# Hushpower mufflers Yeah or Nay?



## GGTTOO (Oct 6, 2005)

Have any of you tried the Hushpower mufflers from Flowmaster? I bought a car from a guy in IA and he went with straight pipes from the cat back. I like the tone and the drone is nonexistant but I do not like the excessive popping on downshifts. My local flowmaster exhaust shop recommended Hushpower mufflers just before tips. How do they compare to super 40 mufflers.


----------



## slonlo_350 (Sep 22, 2005)

I have also considered this to stop the popping. I took my mufflers off for a day to see how bad it was, and it I simply just could not stand it. Also it was a little raspy. One setup I have heard that sounds really good is the magnaflow mufflers with the universal X pipe. Maybe you'll wanna try that? A friend of mine has a Camaro with true duals, X-pipe and Flowmaster single chamber race mufflers and it sounds great!! So I can imagine the hushpower mufflers would be fine.


----------



## GGTTOO (Oct 6, 2005)

Thanks. I can actually live with the popping as I am told it is inherant with the LS1. I really woould like to get a better sound out the tailpipe at idle. The sound is great anywhere around the car except when standing at the back.
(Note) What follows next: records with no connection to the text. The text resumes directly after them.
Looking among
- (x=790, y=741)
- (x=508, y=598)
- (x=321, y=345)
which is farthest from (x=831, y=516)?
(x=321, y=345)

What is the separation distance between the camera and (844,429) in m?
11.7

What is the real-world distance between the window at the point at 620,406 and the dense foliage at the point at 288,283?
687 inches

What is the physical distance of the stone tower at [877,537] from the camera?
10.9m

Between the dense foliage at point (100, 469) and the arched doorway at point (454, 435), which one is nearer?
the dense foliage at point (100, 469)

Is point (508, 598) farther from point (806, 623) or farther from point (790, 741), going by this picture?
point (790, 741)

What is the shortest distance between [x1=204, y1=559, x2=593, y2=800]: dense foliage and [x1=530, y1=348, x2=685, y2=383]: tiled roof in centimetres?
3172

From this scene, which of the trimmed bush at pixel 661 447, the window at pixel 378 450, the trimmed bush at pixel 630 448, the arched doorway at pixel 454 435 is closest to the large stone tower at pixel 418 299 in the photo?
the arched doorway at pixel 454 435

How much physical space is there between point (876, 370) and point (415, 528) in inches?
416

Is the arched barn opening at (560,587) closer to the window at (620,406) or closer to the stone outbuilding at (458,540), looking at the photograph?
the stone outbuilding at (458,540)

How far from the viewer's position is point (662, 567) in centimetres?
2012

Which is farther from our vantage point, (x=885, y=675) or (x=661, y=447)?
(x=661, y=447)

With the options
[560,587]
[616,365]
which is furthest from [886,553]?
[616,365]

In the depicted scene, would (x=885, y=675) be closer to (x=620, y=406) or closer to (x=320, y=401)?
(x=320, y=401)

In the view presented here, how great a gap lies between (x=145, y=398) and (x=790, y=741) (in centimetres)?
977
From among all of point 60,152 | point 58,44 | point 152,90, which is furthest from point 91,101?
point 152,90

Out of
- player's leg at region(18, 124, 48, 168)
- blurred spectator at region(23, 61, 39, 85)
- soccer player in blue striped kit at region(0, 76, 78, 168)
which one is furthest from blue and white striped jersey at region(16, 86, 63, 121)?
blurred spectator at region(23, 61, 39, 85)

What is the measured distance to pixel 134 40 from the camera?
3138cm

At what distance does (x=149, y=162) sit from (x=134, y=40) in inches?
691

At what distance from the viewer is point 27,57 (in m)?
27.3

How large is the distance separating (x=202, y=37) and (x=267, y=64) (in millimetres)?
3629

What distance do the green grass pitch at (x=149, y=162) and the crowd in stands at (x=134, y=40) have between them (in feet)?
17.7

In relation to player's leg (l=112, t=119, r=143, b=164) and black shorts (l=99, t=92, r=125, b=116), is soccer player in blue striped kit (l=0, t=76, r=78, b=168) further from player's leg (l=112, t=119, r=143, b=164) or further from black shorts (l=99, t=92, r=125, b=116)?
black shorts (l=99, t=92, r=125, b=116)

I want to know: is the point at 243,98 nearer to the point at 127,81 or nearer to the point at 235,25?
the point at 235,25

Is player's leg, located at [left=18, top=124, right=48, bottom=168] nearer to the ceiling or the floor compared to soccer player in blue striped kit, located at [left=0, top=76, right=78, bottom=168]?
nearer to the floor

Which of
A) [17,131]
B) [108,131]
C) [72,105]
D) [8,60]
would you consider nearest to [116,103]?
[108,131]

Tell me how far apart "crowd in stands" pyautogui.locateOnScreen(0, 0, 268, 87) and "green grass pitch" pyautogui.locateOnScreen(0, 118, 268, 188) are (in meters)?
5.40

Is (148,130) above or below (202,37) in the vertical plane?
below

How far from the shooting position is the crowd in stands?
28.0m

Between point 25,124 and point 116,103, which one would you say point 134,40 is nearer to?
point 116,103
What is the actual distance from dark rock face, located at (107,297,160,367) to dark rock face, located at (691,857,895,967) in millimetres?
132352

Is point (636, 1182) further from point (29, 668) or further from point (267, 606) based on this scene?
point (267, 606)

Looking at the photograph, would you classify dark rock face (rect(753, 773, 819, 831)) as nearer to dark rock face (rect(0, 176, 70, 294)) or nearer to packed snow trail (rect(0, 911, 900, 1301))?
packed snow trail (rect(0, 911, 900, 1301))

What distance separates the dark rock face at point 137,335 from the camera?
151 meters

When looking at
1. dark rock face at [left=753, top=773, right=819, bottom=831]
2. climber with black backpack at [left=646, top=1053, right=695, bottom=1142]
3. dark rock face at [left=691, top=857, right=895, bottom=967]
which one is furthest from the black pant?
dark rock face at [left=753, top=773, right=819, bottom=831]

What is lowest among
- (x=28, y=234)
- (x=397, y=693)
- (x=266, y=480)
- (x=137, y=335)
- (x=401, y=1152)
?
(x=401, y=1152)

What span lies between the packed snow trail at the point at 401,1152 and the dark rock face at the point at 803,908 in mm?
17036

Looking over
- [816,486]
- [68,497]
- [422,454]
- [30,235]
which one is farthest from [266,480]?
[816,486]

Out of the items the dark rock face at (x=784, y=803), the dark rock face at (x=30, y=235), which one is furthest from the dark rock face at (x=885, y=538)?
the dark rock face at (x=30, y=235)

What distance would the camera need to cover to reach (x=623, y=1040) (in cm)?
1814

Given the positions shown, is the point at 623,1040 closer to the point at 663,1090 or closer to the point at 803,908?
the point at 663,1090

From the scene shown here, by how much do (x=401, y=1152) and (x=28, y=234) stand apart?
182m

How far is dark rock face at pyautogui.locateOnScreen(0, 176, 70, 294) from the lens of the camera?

The interior sound is great...the outside sound is great...under acceleration is great...it is just when you are at idle and in the rear of the car. It has too much of an airy sound. Don't really know what to do at this point.


----------



## 05 goatman (Sep 13, 2005)

get some lt's on it


----------



## GGTTOO (Oct 6, 2005)

?? :confused


----------



## marathonman (Jun 21, 2005)

I put the super 40's on my car, couldn't be more pleased! Long tubes and CAI are next! Have to wait a month or so, buying a 2nd property, so the fiancee is watching me like a hawk! LOL!


----------